Records from a spatial question set

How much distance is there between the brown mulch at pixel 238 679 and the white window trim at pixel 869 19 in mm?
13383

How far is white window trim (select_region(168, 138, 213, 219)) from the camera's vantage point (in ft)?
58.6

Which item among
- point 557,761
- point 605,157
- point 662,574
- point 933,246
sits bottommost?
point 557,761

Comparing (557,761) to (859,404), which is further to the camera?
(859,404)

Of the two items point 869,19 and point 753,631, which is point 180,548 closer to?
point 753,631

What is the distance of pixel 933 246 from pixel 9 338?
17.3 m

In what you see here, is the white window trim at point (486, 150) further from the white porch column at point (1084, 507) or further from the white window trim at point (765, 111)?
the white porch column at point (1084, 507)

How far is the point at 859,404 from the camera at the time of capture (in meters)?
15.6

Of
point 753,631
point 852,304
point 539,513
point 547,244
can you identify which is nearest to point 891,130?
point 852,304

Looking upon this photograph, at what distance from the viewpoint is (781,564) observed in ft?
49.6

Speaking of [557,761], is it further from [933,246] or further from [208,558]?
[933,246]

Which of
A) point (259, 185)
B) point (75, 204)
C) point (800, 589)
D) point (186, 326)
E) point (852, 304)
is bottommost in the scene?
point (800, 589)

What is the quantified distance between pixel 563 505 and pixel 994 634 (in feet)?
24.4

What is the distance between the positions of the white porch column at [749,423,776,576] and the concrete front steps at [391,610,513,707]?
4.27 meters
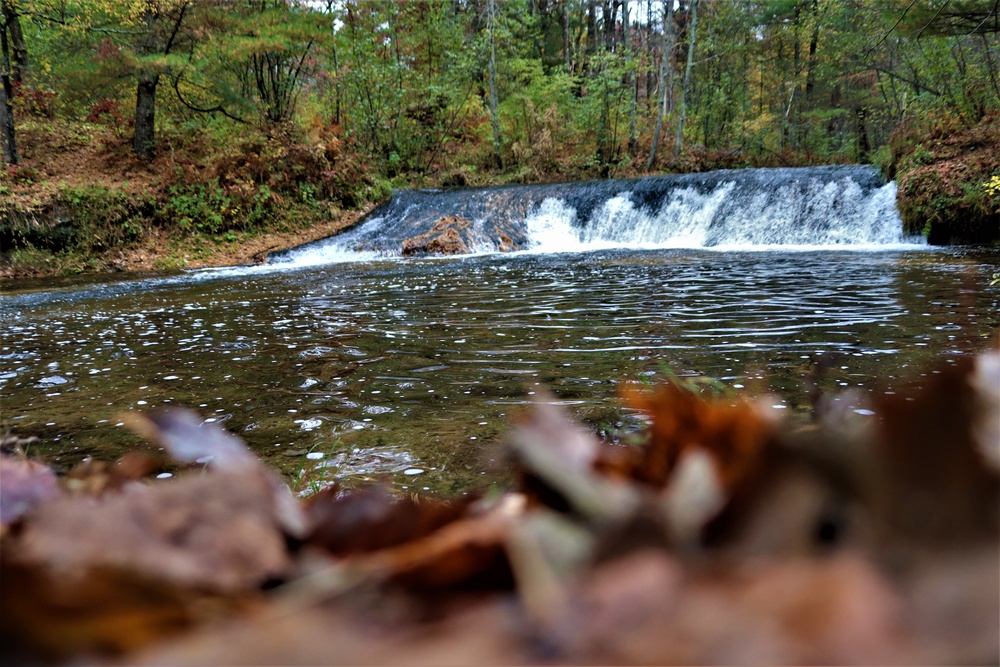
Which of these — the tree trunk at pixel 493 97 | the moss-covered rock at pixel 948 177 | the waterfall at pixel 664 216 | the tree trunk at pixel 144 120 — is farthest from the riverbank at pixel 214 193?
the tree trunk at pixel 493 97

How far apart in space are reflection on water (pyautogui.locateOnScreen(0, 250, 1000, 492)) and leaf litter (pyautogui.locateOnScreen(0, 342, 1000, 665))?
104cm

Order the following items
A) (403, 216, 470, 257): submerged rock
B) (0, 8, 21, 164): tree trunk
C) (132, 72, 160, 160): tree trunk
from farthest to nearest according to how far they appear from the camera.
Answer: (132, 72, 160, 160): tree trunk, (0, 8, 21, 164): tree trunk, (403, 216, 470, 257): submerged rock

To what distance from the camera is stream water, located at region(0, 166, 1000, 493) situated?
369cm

Given task |
Reproduce every one of the records above word for word. Omit the pictures from your answer.

Task output |
How much distance is there between the brown mulch at pixel 238 679 and the white window trim at pixel 869 19 in mm?
13383

How far is white window trim (select_region(168, 138, 213, 219)) from the camera's vantage point (in ft)?
58.6

Which item among
- point 557,761
- point 605,157
- point 662,574
- point 933,246
sits bottommost?
point 557,761

Comparing (557,761) to (859,404), which is further to the camera?
(859,404)

Of the two items point 869,19 and point 753,631, which is point 180,548 closer to?
point 753,631

What is the distance of pixel 933 246 from pixel 9 338?
17.3 m

In what you see here, is the white window trim at point (486, 150) further from the white porch column at point (1084, 507) or further from the white window trim at point (765, 111)?
the white porch column at point (1084, 507)

How far is the point at 859,404 from the camera at the time of capture (in meters)?
15.6

Of
point 753,631
point 852,304
point 539,513
point 547,244
can you identify which is nearest to point 891,130?
point 852,304

Looking upon this photograph, at what distance from the viewpoint is (781,564) observed in ft?
49.6

Speaking of [557,761], is it further from [933,246] or further from [208,558]?
[933,246]

Which of
A) point (259, 185)
B) point (75, 204)
C) point (800, 589)
D) point (186, 326)
E) point (852, 304)
is bottommost in the scene?
point (800, 589)

What is the quantified distance between pixel 563 505 and pixel 994 634 (in feet)?
24.4

What is the distance between the positions of the white porch column at [749,423,776,576] and the concrete front steps at [391,610,513,707]?
4.27 meters
Which of these — the tree trunk at pixel 493 97 | the moss-covered rock at pixel 948 177 | the waterfall at pixel 664 216 | the tree trunk at pixel 144 120 — is farthest from the riverbank at pixel 214 193?
the tree trunk at pixel 493 97

How far apart in space are reflection on water (pyautogui.locateOnScreen(0, 250, 1000, 492)) and leaf litter (pyautogui.locateOnScreen(0, 342, 1000, 665))?
104cm

Order the following items
A) (403, 216, 470, 257): submerged rock
B) (0, 8, 21, 164): tree trunk
C) (132, 72, 160, 160): tree trunk
from farthest to nearest according to how far they appear from the camera.
Answer: (132, 72, 160, 160): tree trunk, (0, 8, 21, 164): tree trunk, (403, 216, 470, 257): submerged rock

To what distance from the camera is stream water, located at region(0, 166, 1000, 493) situated?
369cm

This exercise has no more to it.